Actual Number of Rows: 121317
Estimated Number of Rows: 121317
Estimated Row Size: 15B
Estimated Data Size: 1777KB

SELECT '$' + CONVERT(varchar (10), UnitPrice) FROM Sales.SalesOrderDetail;

Actual Number of Rows: 121317
Estimated Row Size: 26B
Estimated Data Size: 3060KB

SELECT FORMAT(UnitPrice, 'c') FROM Sales.SalesOrderDetail;

Actual Number of Rows: 121317
Estimated Row Size: 4011B
Estimated Data Size: 464MB

Best Answer

FORMAT() has an (admittedly undocumented) output of nvarchar(4000), at least in the cases of converting ints and dates to strings. The documentation simply says...

The length of the return value is determined by the format.

But then doesn't explain or provide any examples. You can see what I'm describing, though, with:

SELECT TOP (1) object_id, x = FORMAT(object_id, 'en-us') 
  INTO #blat FROM sys.all_objects;

EXEC tempdb.sys.sp_help N'#blat';

Result is that x is an nvarchar with a length of 8,000 (this is the number of bytes, not the number of characters).

Estimated row size is based on an assumption that variable width values will be half-populated. So, it expects 2,000 characters (4,000 bytes) on each row (even if the particular parameters you supply can't possibly result in that many characters). I demonstrate this (but not with FORMAT() specifically) in another answer, Would using varchar(5000) be bad compared to varchar(255)?

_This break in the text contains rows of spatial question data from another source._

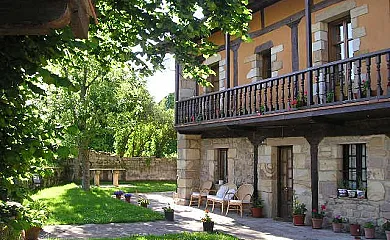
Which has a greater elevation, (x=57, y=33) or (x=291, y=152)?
(x=57, y=33)

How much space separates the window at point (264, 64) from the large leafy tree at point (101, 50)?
5526 millimetres

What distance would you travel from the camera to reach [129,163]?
23.0m

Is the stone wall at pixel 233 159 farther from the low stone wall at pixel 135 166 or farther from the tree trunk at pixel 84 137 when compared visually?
the low stone wall at pixel 135 166

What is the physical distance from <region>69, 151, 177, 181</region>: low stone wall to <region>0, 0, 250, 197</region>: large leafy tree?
1706 cm

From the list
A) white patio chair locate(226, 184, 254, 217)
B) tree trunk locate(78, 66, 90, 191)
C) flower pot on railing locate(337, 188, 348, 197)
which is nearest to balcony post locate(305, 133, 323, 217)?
flower pot on railing locate(337, 188, 348, 197)

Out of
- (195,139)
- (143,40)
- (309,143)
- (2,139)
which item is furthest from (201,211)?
(2,139)

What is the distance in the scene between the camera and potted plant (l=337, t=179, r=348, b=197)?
28.0 feet

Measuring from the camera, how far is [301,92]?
8797 mm

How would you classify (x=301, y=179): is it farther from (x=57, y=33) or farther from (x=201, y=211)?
(x=57, y=33)

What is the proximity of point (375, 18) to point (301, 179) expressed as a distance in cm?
379

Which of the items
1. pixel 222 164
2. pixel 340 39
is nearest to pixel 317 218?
pixel 340 39

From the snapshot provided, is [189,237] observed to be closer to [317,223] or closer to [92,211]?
[317,223]

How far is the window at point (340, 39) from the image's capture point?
8.92 meters

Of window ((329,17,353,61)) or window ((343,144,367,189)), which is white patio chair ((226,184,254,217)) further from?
window ((329,17,353,61))
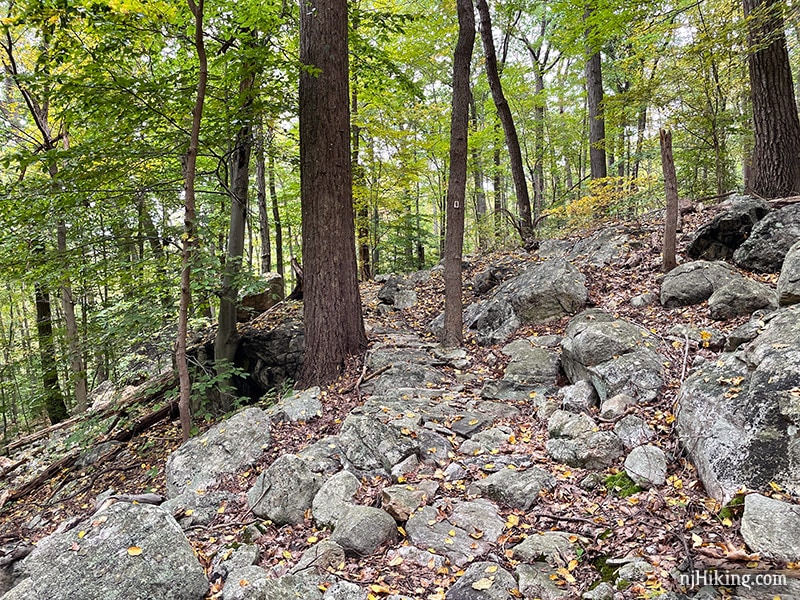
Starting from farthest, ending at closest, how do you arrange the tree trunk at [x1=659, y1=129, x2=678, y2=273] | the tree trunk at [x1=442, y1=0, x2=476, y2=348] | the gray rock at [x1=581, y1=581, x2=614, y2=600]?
the tree trunk at [x1=442, y1=0, x2=476, y2=348] < the tree trunk at [x1=659, y1=129, x2=678, y2=273] < the gray rock at [x1=581, y1=581, x2=614, y2=600]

This is one reason I prefer to use CONVERT() and TRY_CONVERT() equivalents instead of FORMAT(), in spite of its syntactic sugar. At least with those you can convert to a defined width instead of relying on it "being determined by the format." Which may or may help estimated size, depending on the query. Another example that demonstrates the benefit here (even though it requires uglier code):

DECLARE @m float = 32.74532323;

SELECT 
    a = @m, 
    b = FORMAT(@m, 'c'), 
    c = '$' + CONVERT(varchar(12), CONVERT(decimal(8,2),@m))
 INTO #splunge 
 FROM sys.all_objects;

EXEC tempdb.sys.sp_help N'#splunge';

Results:

a    float
b    nvarchar(4000)
c    varchar(13)

Another reason I prefer to use CONVERT() and TRY_CONVERT() is that FORMAT() sucks from a performance perspective (see FORMAT() is nice and all, but…).

Also please don't ever use variable-width types like varchar without also specifying a length.